Obesity is an epidemic. Identification and validation of feasible, effective approaches to reduce obesity-related cancer risk is needed. Research studies indicate that time-restricted feeding can protect against obesity, high insulin levels, fatty liver, and inflammation - all of which can increase cancer risk. Through this PEDAL15-funded study, researchers will test whether, in comparison to a short fasting interval, a 13-hour or greater nightly fasting interval is associated with lower blood glucose levels, lower inflammation, lower levels of obesity, and improved sleep. Scientists will also investigate the association of prolonged nightly fasting with metabolites in the blood, such as sugars and fats, and the association of nightly fasting with the gut microbiome (a collection of all microorganisms and viruses that live in the intestines). If habitual prolonged nightly fasting improves metabolic health and reduces obesity-related cancer risks, this would be a crucial discovery in the prevention of cancer in adults. 
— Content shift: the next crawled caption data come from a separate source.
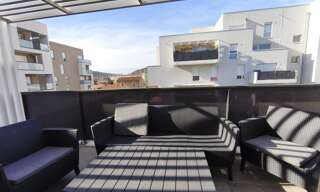 Appartement 5 Pièces 94 m² à vendre à Givors (69700)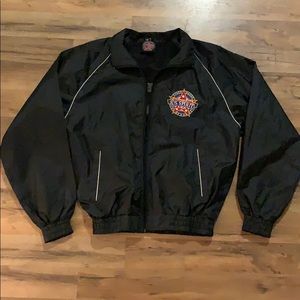 US Spirit *National Champion* Windbreaker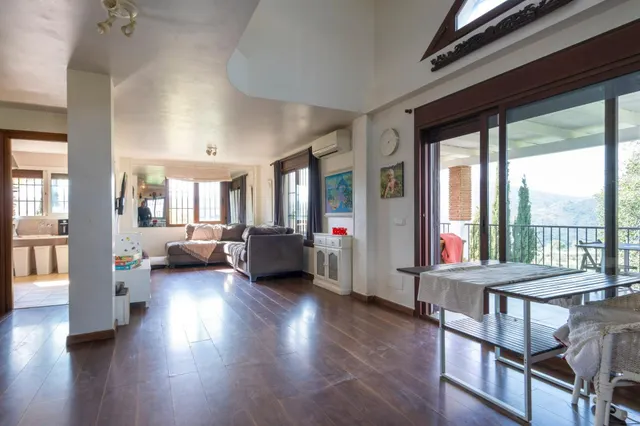 Casa independiente en venta en Los Alberos – Coín (Málaga) — 29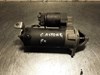 Motor de arranque 0001110115 OPEL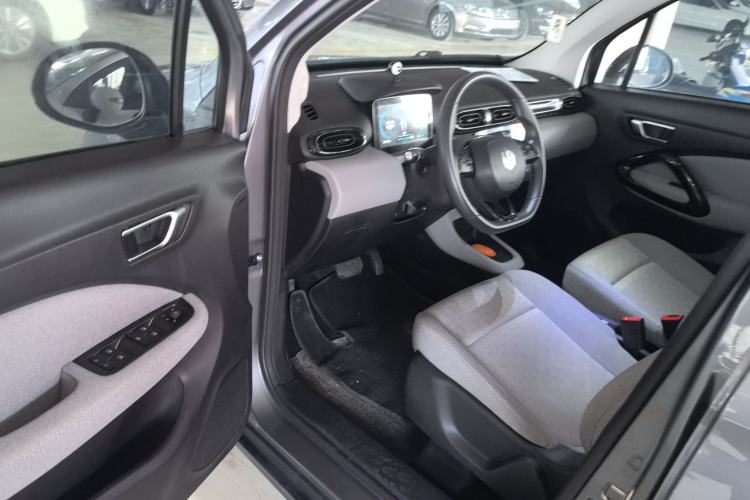 Used Leapmotor T03 2022 Agate Edition Interior 3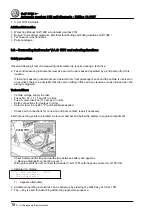 Preview for 22 page of Volkswagen Golf 1998 Service Manual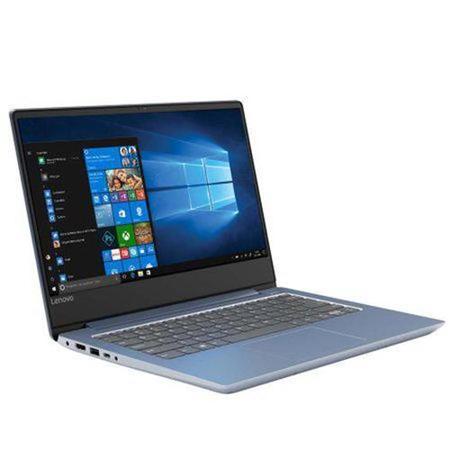 Refurbished Lenovo 81F4 Core i3-8130U 8GB 128GB 14 Inch Windows 10 Pro Laptop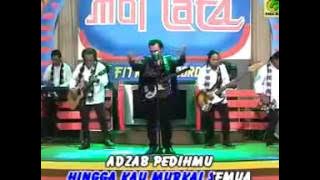 AIR MATA DAN MATA AIR voc  YUDHA IRAMA cipt  AZIZ THALIB by EFENDI IRAMA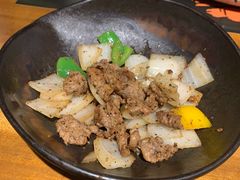 -和彩放题餐厅(酒仙桥店)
Research Focus: Targeting stem cell signals in cancer development & progression 

Type of cancer: all cancers
Principal investigators:
Tannishtha Reya, PhD (Moores Cancer Center)
Michael Jackson, PhD (SBP)

To identify new therapeutic targets for cancer, researchers have focused on stem cell programs that are reactivated in cancer. It has been demonstrated that the stem cell signal Musashi (Msi) is highly upregulated during leukemia development and that its blockage can prevent tumor growth and progression. Data suggests that targeting Msi may provide a new strategy for therapy. To move this work forward to the clinic, PEDAL15 grant funding will be used to develop inhibitors of Msi and test their effectiveness against cancer growth. Outcomes from this study have the potential to identify a new class of therapeutics for cancers that are largely unresponsive to current therapies. 
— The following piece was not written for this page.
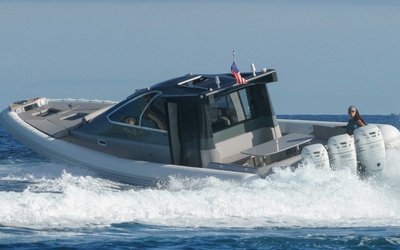 Magazzu 13 Targa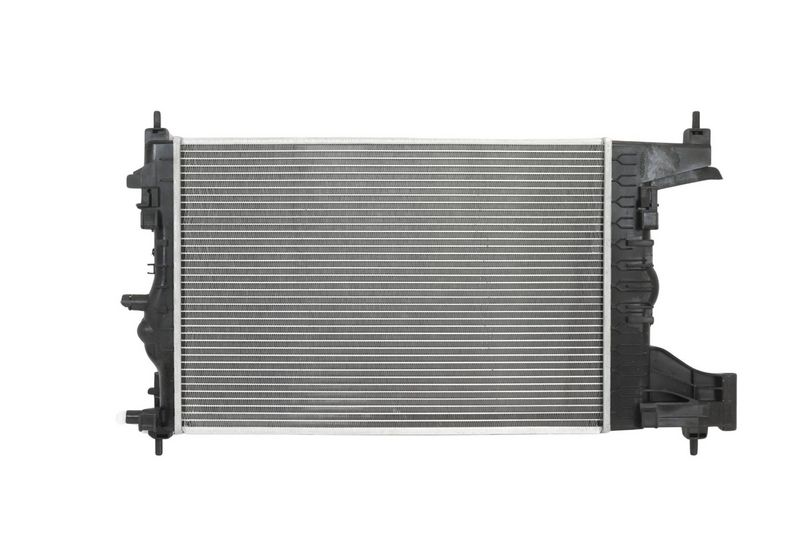 KAMOKA 7700154 Radiator, engine cooling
Research Focus: Detecting correlates of vaccine responses in allogeneic hematopoietic stem cell transplant recipients

Type of cancer:  all cancers
Principal investigators:
Randy Taplitz, PhD (Moores Cancer Center)
Shane Crotty, PhD (La Jolla Institute for Allergy and Immunology)
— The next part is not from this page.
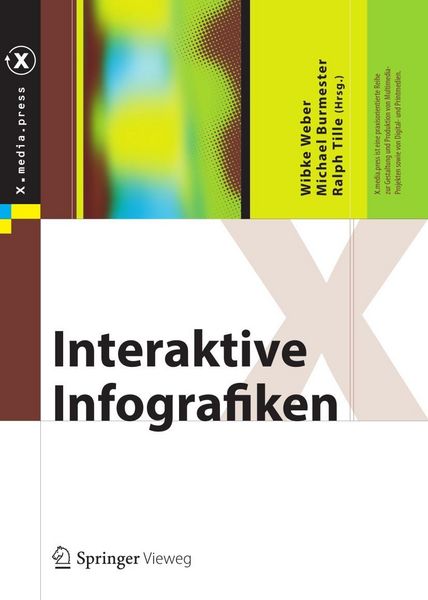 Produktbild: Interaktive Infografiken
Vaccines decrease the risk of infection by working with the body's natural defenses to develop immunity or protection against disease. Patients with cancer and other diseases affecting the immune system may lose immunity to those diseases against which they have previously been vaccinated and also may have reduced ability to develop immunity to a new vaccination. Hematopoietic cell transplant (HCT) is a procedure that replaces defective or damaged cells in patients whose normal blood cells have been affected by cancer. PEDAL15 funds will allow scientists to measure vaccine-specific immunity before and after vaccination with the pneumococcal and Tdap vaccines, which are given at standardized times in the year after HCT. Ultimately, this effort is expected to lead to better vaccination strategies which will in turn lead to decreased infections due to vaccine-preventable diseases in this vulnerable patient population, as well as contribute to our understanding of immune recovery after HCT.